Innovation of the User Experience

With the maturation of the market, Nuance's R&D is continuing to refine the core technology of their products, but is also innovating way beyond such basics as increased vocabulary size, improved accuracy, and faster retrieval rates by developing new areas and creatively combining core technologies. In addition to advances in technology, two other trends contribute to the vision that drives Nuance R&D. The convergence of existing technology in different markets, the rapid proliferation of multi-modal devices, and low-latency packet-based wireless networks are enabling Nuance to focus on wholly transforming the user experience, from siloed applications in the core markets above to multimodal applications that draw from multiple technologies with a more intuitive, efficient, conversational interface.

For example, Nuance is working on making the telephony user interface one that reflects a user's natural speaking tendencies, adding flexibility to the conversation flow, moving away from plain directed dialogs. They do this by drawing from techniques used in the dictation market, such as reducing dependence on handcrafted "closed" grammars by using statistical language models (SLMs) or using research done in speaker adaptation. This borrowing from one market allows advancements in another, so that an application can support multi-concept utterances, allowing the system to adapt to the caller's input to create further prompts tailored to the information given, or caller's history.

For speaker adaptation and personalization, Nuance is borrowing from speaker identification technology to select a custom caller model either from known caller information or one representative of a caller type. Personalization is being accomplished by adapting during the call to things like prompting level in response to dialog patterns or stored user preferences such as language and speed. Applications are moving toward information-driven dialogs, which use rules to dynamically compute the appropriate response based on multiple pieces of information in an utterance or from caller history.

Such advances are combined and applied to multimodal applications, so that a user can interact with an application from their device of choice and have the application adapt. For example, from a wireless phone with a screen, the caller can speak or key in what they want and get a visual display, text, or text-to-speech back. Further, the availability of screen devices is driving new applications such as dictation of email and SMS on mobile phones, done both in an embedded fashion or distributed with the bulk of processing being done on a network server.

Finally, in addition to improving the naturalness of dialog flow and prompting, Nuance is also improving output delivery by improving naturalness of TTS too, including prosodic modeling and control of the speaking style at a fine level.  

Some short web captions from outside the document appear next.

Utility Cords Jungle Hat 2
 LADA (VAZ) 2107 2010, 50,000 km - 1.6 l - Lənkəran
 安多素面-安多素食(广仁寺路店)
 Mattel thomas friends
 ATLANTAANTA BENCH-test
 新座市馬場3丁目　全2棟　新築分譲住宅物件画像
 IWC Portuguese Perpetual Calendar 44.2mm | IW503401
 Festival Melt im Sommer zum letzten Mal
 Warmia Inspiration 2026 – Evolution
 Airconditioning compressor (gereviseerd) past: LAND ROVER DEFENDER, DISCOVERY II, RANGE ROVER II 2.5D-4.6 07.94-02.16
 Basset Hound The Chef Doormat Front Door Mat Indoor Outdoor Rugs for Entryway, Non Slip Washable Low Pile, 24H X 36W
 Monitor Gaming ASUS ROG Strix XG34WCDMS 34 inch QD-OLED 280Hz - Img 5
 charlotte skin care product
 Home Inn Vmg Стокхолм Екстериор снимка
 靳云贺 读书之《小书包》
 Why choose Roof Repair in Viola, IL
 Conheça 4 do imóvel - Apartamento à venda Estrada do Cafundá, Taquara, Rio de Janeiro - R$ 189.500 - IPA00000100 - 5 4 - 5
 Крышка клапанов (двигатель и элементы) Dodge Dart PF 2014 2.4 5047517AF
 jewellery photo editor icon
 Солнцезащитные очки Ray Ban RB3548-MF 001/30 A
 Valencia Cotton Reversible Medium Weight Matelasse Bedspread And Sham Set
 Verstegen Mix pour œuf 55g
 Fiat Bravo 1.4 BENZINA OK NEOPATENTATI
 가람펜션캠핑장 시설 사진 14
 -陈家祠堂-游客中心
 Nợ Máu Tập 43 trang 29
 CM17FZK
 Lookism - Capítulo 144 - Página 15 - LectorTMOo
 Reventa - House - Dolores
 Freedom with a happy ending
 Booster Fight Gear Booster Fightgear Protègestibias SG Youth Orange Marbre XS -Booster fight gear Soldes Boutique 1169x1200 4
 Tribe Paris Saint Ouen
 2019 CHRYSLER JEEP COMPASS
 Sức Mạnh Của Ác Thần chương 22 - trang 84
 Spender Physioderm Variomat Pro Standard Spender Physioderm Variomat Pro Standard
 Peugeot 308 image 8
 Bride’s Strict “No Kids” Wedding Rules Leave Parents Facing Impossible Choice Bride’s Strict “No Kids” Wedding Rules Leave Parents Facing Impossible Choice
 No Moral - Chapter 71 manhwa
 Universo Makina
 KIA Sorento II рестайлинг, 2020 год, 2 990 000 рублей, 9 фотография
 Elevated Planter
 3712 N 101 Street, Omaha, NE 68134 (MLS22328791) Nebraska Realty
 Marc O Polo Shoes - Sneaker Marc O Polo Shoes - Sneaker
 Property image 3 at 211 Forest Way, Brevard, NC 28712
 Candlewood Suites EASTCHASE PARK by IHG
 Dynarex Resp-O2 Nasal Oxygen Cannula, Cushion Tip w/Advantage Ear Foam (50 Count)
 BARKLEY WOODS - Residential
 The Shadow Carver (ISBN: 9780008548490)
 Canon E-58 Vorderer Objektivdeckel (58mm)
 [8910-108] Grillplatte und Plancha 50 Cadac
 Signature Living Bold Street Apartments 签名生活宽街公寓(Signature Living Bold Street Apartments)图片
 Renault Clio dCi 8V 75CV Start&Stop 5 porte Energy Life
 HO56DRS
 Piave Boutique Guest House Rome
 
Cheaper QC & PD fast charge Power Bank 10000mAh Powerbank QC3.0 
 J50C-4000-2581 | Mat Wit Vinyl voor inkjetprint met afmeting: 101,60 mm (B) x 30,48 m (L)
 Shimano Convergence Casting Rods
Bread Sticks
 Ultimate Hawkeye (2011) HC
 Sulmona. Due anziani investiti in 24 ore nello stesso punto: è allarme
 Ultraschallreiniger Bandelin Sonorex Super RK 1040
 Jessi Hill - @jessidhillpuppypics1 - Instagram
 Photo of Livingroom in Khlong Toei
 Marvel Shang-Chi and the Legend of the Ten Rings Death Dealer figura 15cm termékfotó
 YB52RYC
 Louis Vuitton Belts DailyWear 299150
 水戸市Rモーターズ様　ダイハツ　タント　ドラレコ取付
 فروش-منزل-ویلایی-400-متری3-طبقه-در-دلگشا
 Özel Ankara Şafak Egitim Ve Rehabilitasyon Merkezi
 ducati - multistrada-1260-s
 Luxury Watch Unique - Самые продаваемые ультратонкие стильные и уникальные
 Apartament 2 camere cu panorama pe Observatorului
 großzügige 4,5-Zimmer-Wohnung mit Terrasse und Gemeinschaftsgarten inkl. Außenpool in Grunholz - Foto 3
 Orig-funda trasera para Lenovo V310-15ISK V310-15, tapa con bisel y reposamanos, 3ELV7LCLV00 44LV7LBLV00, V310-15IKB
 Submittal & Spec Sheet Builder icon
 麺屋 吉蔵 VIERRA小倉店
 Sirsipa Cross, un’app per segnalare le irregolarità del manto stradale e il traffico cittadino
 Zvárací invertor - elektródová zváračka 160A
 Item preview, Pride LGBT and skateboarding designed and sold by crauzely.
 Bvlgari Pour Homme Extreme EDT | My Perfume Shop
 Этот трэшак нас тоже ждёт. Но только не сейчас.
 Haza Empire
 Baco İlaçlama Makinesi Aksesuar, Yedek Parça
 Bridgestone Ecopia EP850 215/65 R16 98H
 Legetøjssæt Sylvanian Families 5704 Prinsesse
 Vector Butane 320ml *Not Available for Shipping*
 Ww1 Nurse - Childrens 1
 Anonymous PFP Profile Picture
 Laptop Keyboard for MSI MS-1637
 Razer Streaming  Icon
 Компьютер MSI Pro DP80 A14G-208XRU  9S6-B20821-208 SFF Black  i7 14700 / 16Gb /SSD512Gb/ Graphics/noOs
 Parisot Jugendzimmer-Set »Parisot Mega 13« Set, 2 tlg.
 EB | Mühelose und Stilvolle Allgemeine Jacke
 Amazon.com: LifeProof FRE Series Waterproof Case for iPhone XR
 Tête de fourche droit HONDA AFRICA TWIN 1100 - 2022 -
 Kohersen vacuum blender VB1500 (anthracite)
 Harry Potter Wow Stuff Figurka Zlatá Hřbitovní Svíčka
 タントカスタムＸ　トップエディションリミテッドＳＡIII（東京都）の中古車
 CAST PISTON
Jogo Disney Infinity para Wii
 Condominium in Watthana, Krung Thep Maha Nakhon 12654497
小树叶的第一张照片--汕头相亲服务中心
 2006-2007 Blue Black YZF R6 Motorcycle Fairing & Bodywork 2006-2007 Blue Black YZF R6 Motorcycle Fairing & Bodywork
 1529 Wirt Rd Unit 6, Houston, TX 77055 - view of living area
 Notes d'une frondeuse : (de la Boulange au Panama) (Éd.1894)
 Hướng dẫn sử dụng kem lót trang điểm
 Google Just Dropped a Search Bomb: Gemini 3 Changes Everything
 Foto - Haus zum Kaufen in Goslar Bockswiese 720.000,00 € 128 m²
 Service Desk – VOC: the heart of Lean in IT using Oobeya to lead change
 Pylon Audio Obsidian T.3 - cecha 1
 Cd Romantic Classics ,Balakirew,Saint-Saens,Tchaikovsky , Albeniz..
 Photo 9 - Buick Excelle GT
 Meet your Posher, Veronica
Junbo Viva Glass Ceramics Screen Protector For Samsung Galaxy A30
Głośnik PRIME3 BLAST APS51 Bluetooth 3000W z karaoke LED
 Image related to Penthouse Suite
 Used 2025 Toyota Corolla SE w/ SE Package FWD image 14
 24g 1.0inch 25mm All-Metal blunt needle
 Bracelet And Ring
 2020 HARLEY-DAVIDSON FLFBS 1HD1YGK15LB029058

We are starting to see blending of technologies and applications from different markets resulting in new capabilities. It won't be long before extraneous information given by a caller,results in the application presenting a new option from a different service, in anticipation of a caller's need.  So don't be surprised if when you say, "I want to go to Boston on Thursday, but I might want to fly to New York for the weekend," you find yourself with ticketing, New York weather information and Broadway tickets all in one call.